Lucio Battisti Masters

(5/10/2017) Mi hanno regalato Lucio Battisti Masters, un cofanetto con 60 canzoni, i nastri originali rimixati con gli aggeggi tecnologici di oggi. L’artista più internazionale che abbiamo avuto, quanti anni ci vorranno perché ne nasca un altro così?

Le canzoni sono quelle del periodo Mogol, un signore che io non amo perché è uno che ha sfruttato la gallina dalle uova d’oro vinta alla giostra.  Pensateci, Elton John aveva un paroliere, qualcuno si è mai interessato a lui (Bernie Taupin) ? Azzurro è la canzone di Celentano e di Conte. Qualcuno si è mai interessato al grande paroliere Vito Pallavicini? O a Migliacci, autore di Nel blu dipinto di blu e di In ginocchio da te? Mogol al contrario si racconta come un Poeta che ha innalzato Lucio. Può essere un genio uno che affida Non è Francesca (la più bella canzone di Battisti), nel 1967, al complesso i Balordi, e poi la fa uscire come retro di Un’avventura, nel 1969? Che sia uno attaccato ai soldi lo dimostra la causa intentata agli eredi Battisti, moglie e figlio, i quali non vogliono che le sue canzoni siano usate per la pubblicità o per manifestazioni paesane. Soldi soldi, ne vuole ancora, non gli bastano quelli che gli ha fatto fare il Vero genio. Per argomentare questa mia affermazione che può sembrare faziosa, vi propongo tre pensieri che trovate riportati nel cofanetto. Il primo è di Antonio Vivaldi (“Per sempre Lucio”). Scrive ad un certo punto: “E se mai qualcuno pubblicasse le tracce solo strumentali dei pezzi dell’album-raccolta Emozioni (come accaduto per una recente riedizione di Pet Sounds dei Beach Boys), le sorprese sarebbero enormi. E non poco il fastidio di chi è interessato solo alla voce e alle parole”.

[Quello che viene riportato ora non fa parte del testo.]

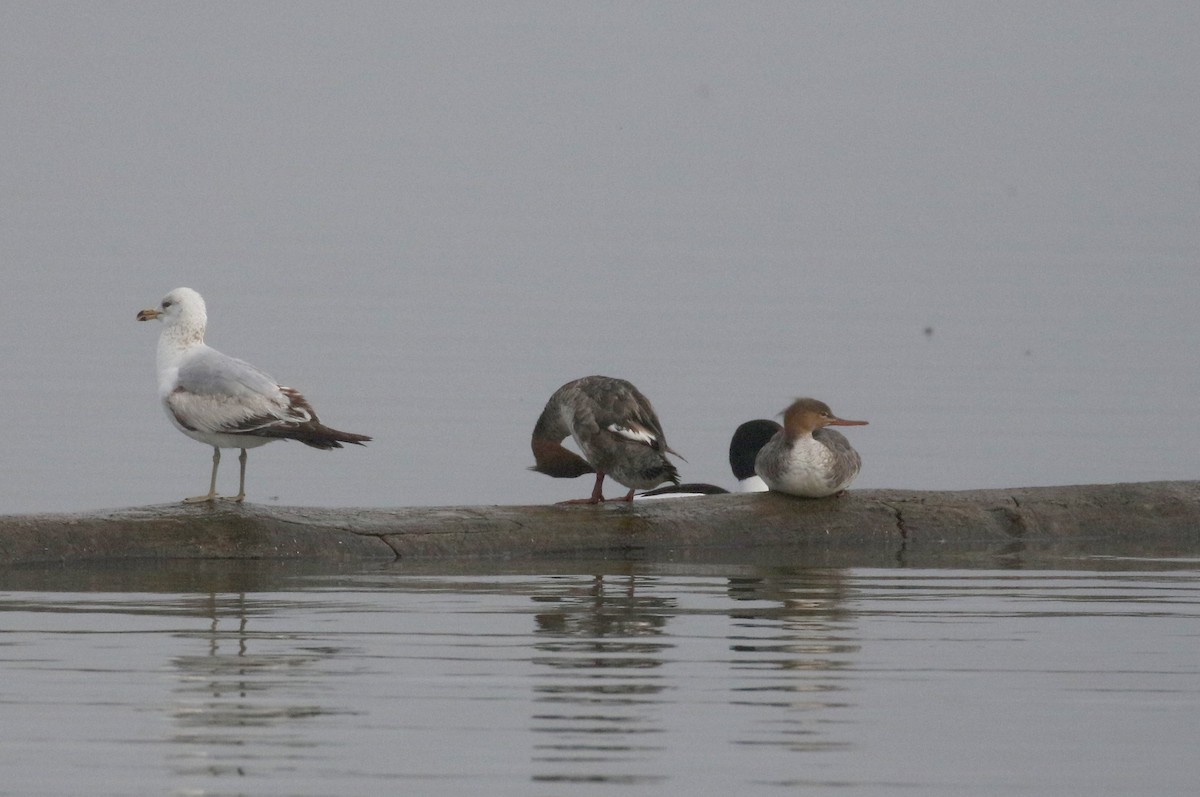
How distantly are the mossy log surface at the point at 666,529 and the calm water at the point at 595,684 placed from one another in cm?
22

Il secondo contributo ce lo fornisce il produttore e arrangiatore inglese Geoff Westley, col quale Battisti incise Una donna per amico, 1978, e Una giornata uggiosa, 1980. Non uno qualsiasi, ma uno che aveva partecipato a qualche tour dei Bee Gees. Leggete cosa dice : “…con lui avevamo cominciato a lavorare insieme a Londra. Arriva il mio amico Frank Musker che mi spiegò quanto fosse importante Lucio in Italia. -Lo considerano un incrocio tra Bob Dylan e John Lennon…- Io cascai dalle nuvole, non sapevo del suo successo, in quei tre mesi Lucio non mi aveva detto quasi nulla di sé né si era vantato del suo successo. Un comportamento che non ho ritrovato in nessun altro dei suoi colleghi”.

Il terzo pensiero è di Alberto Radius, oggi 75 anni, un famoso strepitoso chitarrista che ha lavorato con lui, con i Quelli e poi con la Formula 3. Dice : “Ho un solo dispiacere: mi è capitato di sentire una trentina di suoi brani in finto inglese, mai incisi, che mi sembravano una gioia. Di questi pezzi purtroppo non potremo mai sapere niente altro di quello che ricordo io, perché Lucio non c’è più. Erano ancora una volta, un segno di genialità, istintiva, immediata. Peccato”. Si dice che la moglie di Battisti, Maria Grazia Veronese, non intenda pubblicare tutto il materiale inedito che ha a casa per la semplice ragione che Lucio non avrebbe voluto. Chi è il venale, in questa storia?

Una volta, a Firenze, nel 1970, nel negozio di dischi Ricordi dove andavo sempre, incontrai Radius che quell’anno accompagnava in tournee Lucio (era anche uscito l’album Dies irae dei Formula 3) e così gli chiesi di spiegarmi questo Battisti (l’anno prima a Sanremo era arrivato nono). Radius mi diede subito del tu e mi disse: “Lo sai che ti dico? E’ un genio assoluto”.